Tags evolve as the organization's vocabulary evolves. The system tracks tag frequency and suggests merging similar tags (e.g., q3-finances and q3-financials).
Version tracking
Files are version-linked, not replaced:
Contract v1 (shared Feb 10 by Alice in "Acme negotiation" thread)
→ Contract v2 (shared Feb 18 by Bob in same thread, after legal review)
→ Contract v3 (shared Feb 25 by Alice, final signed version)
Each version records:
- Who uploaded or shared it
- Where — which conversation thread
- Why — context from the surrounding messages
- What changed — diff summary (for text-based files)
The previousVersionId field creates a linked list of versions. The UI shows the full version history with conversation context for each revision.
Schema
semanticFiles: defineTable({
organizationId: v.string(),
storageId: v.id('_storage'),
filename: v.string(),
mimeType: v.string(),
fileSize: v.number(),
// Semantic metadata
title: v.optional(v.string()),
summary: v.optional(v.string()),
extractedText: v.optional(v.string()),
tags: v.optional(v.array(v.string())),
autoTags: v.optional(v.array(v.string())),
// Provenance
sourceType: v.union(
v.literal('upload'),
v.literal('email_attachment'),
v.literal('agent_generated')
),
sourceMessageId: v.optional(v.string()),
uploadedBy: v.optional(v.string()),
// Relationships
contactIds: v.optional(v.array(v.id('contacts'))),
threadId: v.optional(v.id('conversationThreads')),
// Versioning
version: v.number(),
previousVersionId: v.optional(v.id('semanticFiles')),
// Embedding for semantic search
embedding: v.array(v.float64()),
// Full-text search
searchableText: v.optional(v.string()),
createdAt: v.number(),
updatedAt: v.number(),
})
.index('by_organization', ['organizationId'])
.index('by_contact', ['contactIds'])
.index('by_thread', ['threadId'])
.index('by_previous_version', ['previousVersionId'])
.searchIndex('search_files', {
searchField: 'searchableText',
filterFields: ['organizationId'],
})
.vectorIndex('vector_files', {
vectorField: 'embedding',
dimensions: 1536,
filterFields: ['organizationId'],
})
Integration with existing systems
The semantic file system does not replace the existing mediaAssets table. Media assets are purpose-built for the email builder (images, with width/height, search, tagging).
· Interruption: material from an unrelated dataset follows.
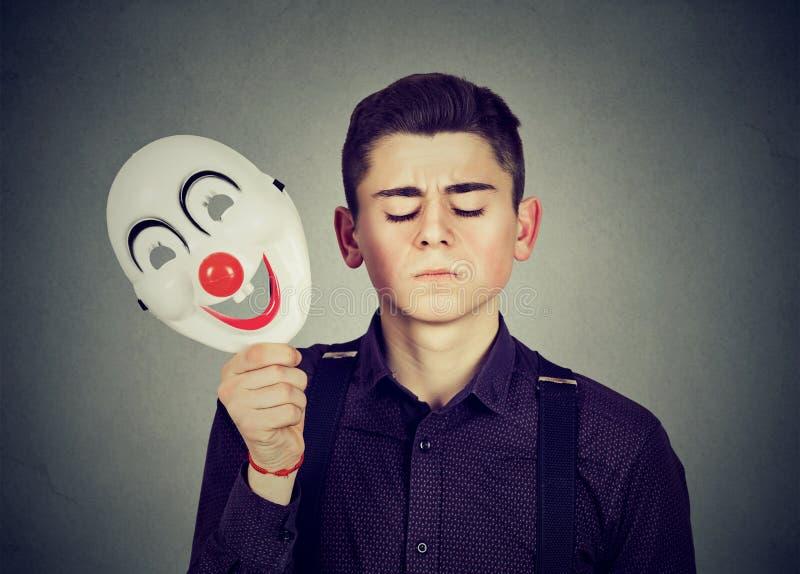 Smutny mężczyzna bierze daleko szczęśliwą błazen maskę Rozszczepiona osobowość zdjęcie royalty free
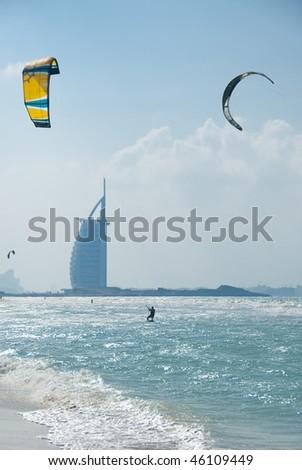 a kite surfer in action along the Jumeirah beach, Dubai - stock photo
Semantic files are a broader layer for organizational documents.
However, both use Convex _storage for binary data. In the future, the media library UI can surface semantic files alongside media assets — searching across both with a unified query.
The file system is a layer in the same architecture. Files are scoped to the organization, searchable through the same retrieval pipeline, governed by the same permissions model, and logged in the same audit trail.